Boosting clean cooking in Africa, leaving no one behind
EnergyBlog
Open fires and traditional stoves, used by nearly four out of five people in Africa, have dire consequences for health, the climate, and gender equality. Lack of access to clean cooking contributes to the deaths of almost 4 million people a year globally.
Clean cooking can be transformational, but despite previous commitments to achieve universal access by 2030, the world is falling short of reaching everyone. This includes the millions of people living in extreme poverty, people living in displacement settings such as camps, and people living in other hard to reach settings.
As an organisation, we are putting ingenious ideas to work so people in poverty can change their world. Our experience demonstrates that clean cooking solutions must be context appropriate to be sustainable. The right policies and finance must be in place, distribution, affordability, and cultural issues must be considered and the right partnerships must be built. Together, we need to achieve long-term, sustainable change for everyone.
To shine a light on the issue, increase much-needed funding and secure policy-commitments, the International Energy Agency is holding a Summit on Clean Cooking in Africa on 14th May 2024.
We will be there to bang the drum for the most marginalised and hardest to reach communities and ask others to join us in making a deliberate effort to reach and enable them to access technologies and fuels. We know from experience this is best done via last mile distributors and tailored market mechanisms, but this requires scaling up public and private funding (which currently lies at less than USD 200 million vs the USD 5 billion required annually), and ensuring the right policies are in place.
Under our new regional Africa programme for clean cooking, our plan is to use our decades-long experience to replicate, scale up and extract learning from some of our best work that we know can help us achieve this.
Enhancing and growing both supply and demand is crucial.
Improving supply
For supply, we need to develop ways to enable even the most marginalised communities to access the cleanest cooking options available. We also need to enable suppliers to thrive while reaching the last mile. Local distributors innovate and come up with distribution and business models that make products available to hard-to-reach communities.
Our clean cooking interventions have already delivered significant and large-scale changes for families and communities. We know from our work that although energy is a critical enabler in reaching development goals, benefits are not enjoyed equally. Women are one marginalised group that this applies to.

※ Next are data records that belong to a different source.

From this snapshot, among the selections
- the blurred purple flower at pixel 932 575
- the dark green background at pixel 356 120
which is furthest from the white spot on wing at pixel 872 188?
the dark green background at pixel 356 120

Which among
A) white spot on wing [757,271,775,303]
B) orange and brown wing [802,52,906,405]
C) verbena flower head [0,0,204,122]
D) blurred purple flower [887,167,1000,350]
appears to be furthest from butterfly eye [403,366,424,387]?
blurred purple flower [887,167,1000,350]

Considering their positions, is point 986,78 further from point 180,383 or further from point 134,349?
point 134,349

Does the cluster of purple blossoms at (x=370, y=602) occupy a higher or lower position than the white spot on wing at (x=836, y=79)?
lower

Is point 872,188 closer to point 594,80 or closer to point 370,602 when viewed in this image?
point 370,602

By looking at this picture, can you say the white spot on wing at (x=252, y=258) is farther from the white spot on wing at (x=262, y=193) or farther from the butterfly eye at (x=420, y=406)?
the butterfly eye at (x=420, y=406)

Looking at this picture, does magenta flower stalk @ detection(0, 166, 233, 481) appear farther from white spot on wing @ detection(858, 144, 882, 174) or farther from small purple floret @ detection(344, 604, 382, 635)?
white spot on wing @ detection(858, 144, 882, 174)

In the Women in Energy Enterprises in Kenya programme we are working with last-mile women entrepreneurs to increase clean cooking access. We’ve found that although women in Kenya play a critical role in energy, especially in production and last-mile distribution, they continue to face many challenges to starting and expanding their businesses as micro and small-scale energy entrepreneurs. We want to enable women to be change-makers in the energy sector so are supporting women to play transformative roles as employees, sales agents, and entrepreneurs. Helping them reach the last mile and effectively pass on the benefits of clean cooking.

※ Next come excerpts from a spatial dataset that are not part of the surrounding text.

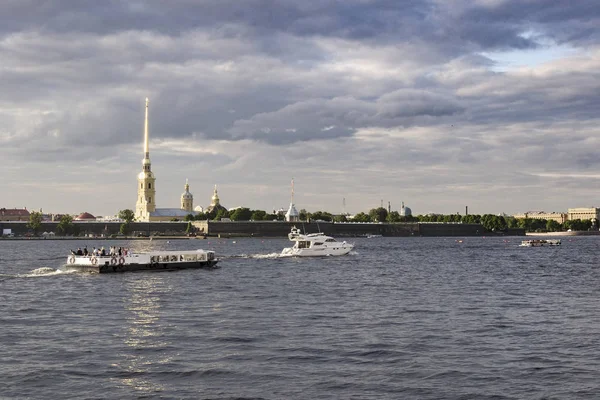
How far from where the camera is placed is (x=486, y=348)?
89.5 feet

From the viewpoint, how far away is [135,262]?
65375mm

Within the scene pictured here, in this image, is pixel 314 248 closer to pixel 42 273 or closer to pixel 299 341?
pixel 42 273

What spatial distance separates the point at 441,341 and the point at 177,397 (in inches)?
445

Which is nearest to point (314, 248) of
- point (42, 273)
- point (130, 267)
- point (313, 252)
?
point (313, 252)

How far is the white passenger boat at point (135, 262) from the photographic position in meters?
63.7

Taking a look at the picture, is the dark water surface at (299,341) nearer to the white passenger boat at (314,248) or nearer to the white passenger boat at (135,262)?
the white passenger boat at (135,262)

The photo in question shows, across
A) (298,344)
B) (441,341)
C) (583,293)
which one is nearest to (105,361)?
(298,344)

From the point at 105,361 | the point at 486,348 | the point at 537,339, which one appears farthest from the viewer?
the point at 537,339

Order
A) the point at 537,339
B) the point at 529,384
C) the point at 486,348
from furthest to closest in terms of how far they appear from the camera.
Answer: the point at 537,339
the point at 486,348
the point at 529,384

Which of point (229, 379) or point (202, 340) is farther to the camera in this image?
point (202, 340)

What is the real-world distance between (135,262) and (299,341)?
3913 centimetres

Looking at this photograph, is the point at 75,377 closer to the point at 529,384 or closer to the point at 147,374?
the point at 147,374

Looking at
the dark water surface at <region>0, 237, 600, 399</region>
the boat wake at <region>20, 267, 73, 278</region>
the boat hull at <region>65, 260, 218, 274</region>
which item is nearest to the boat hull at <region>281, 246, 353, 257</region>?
the boat hull at <region>65, 260, 218, 274</region>

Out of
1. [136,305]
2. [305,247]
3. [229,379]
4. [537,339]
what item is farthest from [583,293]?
[305,247]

To reach the last mile, we incubated and now host the Global Distributors Collective (GDC). This supports local distributors (businesses and social enterprises) to sell clean cooking equipment in remote, vulnerable communities. It’s 200 plus members now reach over 40 million people in 60 countries. These distributors often operate in isolation within high-risk and low infrastructure markets, with little capacity and limited access to finance. The GDC brings people together to change this and it’s creating real change, fast.
In both programmes we are enabling last mile distributors to thrive so they can help extend clean cooking to marginalised and hard to reach communities, alleviating poverty and achieving global aims.
Enhancing demand
To address demand, we need to first identify the root cause. We can then develop supportive ways to address this, be they cultural, structural, or financial.
In Rwanda we are using innovative financial mechanisms to make sure cleaner cooking solutions are accessible to refugees. We are also de-risking the investments of suppliers. This is resulting in thousands of women no longer having to spend hours collecting wood for fuel, protecting the local environment, and providing the health benefits of a less pollution.
With partners, we’re also advocating for refugees at a policy level so these communities can access the best available cooking solutions.
We are now working to replicate our efforts here in new refugee camps.
In Nepal, we’re supporting the development of market mechanisms to extend clean cooking to hard-to-reach communities. We’re working with local manufacturers and last mile distributors to ensure communities here can access transitional solutions.
We’re also creating early markets for electric cooking in contexts where the private sector isn’t yet operating. This involves using novel financing mechanisms to ensure cost isn’t a barrier.
We know we have the experience, vision and strategies and can build the right partnerships. We are ready to help millions of people across Africa gain access to affordable, reliable, clean cooking solutions by 2030.